=== Work to be completed ===
Extract every line below that contains the word "moving".

Collected data
*** Begin section ***
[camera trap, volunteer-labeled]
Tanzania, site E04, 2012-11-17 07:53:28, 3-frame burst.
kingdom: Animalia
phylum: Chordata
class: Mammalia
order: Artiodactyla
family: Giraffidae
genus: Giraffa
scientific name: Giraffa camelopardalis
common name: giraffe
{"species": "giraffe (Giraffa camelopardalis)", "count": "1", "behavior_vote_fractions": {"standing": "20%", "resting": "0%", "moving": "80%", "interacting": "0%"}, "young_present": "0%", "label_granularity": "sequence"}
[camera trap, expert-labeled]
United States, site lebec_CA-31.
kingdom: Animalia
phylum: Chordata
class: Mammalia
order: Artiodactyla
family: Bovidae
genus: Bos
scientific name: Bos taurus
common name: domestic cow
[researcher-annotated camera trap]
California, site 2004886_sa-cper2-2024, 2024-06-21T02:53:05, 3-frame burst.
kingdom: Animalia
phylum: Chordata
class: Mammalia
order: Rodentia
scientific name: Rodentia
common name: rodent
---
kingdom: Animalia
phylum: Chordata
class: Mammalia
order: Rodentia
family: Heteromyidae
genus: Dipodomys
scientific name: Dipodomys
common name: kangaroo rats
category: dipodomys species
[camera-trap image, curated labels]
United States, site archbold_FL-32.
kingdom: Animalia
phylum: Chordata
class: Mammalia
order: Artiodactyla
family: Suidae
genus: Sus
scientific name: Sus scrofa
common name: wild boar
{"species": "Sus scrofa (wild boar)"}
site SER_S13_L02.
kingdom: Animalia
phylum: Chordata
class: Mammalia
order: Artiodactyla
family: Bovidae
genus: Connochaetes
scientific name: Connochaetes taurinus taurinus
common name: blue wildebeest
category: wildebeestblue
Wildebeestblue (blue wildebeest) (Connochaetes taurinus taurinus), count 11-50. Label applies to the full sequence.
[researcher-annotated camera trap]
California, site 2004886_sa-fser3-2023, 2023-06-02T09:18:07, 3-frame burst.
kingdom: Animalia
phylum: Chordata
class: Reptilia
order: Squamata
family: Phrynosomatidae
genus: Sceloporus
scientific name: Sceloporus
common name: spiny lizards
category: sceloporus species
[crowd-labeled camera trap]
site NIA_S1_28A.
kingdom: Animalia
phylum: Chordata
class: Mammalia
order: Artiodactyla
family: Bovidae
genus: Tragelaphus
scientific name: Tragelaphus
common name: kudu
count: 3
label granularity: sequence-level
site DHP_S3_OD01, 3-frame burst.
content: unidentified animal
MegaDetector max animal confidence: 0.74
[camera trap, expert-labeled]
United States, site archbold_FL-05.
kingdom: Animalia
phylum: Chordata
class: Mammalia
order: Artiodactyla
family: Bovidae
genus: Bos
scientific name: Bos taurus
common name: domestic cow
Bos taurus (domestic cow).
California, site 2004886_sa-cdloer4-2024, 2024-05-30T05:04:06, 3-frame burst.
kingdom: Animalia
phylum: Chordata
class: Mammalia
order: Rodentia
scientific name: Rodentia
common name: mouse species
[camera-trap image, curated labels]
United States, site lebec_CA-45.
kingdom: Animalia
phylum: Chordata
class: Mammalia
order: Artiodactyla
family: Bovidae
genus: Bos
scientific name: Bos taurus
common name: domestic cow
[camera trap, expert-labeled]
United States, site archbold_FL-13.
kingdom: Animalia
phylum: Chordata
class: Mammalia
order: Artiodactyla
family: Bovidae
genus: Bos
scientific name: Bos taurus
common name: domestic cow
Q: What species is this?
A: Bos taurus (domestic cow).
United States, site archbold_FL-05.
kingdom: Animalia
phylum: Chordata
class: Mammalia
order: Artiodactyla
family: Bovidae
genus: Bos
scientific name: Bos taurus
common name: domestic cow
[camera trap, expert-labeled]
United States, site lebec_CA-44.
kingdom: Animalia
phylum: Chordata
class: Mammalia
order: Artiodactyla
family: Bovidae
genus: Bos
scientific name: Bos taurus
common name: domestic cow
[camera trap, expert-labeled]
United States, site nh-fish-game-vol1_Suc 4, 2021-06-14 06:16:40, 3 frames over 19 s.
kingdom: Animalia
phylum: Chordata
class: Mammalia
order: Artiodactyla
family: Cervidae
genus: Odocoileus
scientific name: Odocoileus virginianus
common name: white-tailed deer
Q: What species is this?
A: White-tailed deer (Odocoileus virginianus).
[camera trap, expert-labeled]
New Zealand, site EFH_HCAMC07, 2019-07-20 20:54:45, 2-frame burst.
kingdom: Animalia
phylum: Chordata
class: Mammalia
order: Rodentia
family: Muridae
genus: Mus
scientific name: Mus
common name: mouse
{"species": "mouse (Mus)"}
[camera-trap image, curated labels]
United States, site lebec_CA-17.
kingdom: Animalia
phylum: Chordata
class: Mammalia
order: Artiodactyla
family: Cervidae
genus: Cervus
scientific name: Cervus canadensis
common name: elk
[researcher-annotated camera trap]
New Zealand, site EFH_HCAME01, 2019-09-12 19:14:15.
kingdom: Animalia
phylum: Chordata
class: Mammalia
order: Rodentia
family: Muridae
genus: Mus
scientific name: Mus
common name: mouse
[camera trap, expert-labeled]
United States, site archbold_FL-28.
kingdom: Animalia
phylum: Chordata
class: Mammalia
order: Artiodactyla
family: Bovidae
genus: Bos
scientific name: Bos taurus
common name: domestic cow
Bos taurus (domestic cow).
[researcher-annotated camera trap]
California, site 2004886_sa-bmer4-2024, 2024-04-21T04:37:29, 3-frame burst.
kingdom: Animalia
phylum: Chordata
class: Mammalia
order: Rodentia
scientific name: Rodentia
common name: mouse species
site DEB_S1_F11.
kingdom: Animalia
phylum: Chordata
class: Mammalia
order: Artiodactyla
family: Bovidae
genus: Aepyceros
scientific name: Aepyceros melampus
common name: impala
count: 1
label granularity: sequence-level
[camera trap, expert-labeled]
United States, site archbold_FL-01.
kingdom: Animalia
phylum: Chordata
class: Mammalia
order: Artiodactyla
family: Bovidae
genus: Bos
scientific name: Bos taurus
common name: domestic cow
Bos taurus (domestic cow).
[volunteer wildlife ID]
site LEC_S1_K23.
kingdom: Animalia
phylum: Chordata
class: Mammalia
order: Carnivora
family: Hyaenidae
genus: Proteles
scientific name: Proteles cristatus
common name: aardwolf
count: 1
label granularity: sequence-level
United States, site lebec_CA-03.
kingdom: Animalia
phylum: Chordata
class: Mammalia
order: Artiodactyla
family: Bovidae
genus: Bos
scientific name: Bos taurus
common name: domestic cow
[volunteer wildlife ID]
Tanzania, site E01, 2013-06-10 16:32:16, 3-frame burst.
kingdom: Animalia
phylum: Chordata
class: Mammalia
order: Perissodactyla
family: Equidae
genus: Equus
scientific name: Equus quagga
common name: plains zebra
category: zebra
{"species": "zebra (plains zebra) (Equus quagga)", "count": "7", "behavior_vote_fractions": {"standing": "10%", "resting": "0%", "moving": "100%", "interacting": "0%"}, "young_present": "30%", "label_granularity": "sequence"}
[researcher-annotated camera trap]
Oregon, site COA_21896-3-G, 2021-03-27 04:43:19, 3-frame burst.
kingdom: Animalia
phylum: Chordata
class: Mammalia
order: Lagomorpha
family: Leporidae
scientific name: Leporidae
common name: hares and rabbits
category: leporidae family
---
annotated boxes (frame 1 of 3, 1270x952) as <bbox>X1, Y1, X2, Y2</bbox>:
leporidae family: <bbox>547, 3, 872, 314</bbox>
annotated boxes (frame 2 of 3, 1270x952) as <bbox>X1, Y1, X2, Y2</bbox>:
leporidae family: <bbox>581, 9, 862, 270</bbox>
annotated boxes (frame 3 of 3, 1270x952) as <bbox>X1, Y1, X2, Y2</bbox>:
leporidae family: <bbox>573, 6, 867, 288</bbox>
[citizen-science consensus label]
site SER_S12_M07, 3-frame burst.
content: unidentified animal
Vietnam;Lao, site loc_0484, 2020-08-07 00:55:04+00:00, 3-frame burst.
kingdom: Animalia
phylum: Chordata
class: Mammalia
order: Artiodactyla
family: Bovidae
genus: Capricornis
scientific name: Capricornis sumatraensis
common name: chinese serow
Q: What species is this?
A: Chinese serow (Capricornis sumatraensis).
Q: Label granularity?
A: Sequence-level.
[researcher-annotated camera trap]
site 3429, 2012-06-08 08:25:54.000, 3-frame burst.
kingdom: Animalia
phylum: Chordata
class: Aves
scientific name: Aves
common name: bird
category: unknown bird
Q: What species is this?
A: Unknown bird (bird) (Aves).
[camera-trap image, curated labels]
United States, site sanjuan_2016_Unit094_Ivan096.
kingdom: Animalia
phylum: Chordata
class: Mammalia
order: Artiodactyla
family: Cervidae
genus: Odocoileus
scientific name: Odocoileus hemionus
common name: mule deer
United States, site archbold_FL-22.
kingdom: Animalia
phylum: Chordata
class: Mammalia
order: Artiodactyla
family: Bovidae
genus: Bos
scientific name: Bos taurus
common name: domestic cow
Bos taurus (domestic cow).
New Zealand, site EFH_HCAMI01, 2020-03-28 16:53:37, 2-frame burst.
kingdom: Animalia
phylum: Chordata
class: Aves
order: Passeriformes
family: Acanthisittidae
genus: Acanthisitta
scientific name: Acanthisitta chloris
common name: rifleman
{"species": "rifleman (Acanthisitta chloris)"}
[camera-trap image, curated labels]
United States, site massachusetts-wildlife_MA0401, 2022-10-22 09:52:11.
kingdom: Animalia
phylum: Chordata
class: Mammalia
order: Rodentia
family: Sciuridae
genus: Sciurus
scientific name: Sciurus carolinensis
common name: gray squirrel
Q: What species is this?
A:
*** End section ***
=== Answer for the task ===
{"species": "giraffe (Giraffa camelopardalis)", "count": "1", "behavior_vote_fractions": {"standing": "20%", "resting": "0%", "moving": "80%", "interacting": "0%"}, "young_present": "0%", "label_granularity": "sequence"}
{"species": "zebra (plains zebra) (Equus quagga)", "count": "7", "behavior_vote_fractions": {"standing": "10%", "resting": "0%", "moving": "100%", "interacting": "0%"}, "young_present": "30%", "label_granularity": "sequence"}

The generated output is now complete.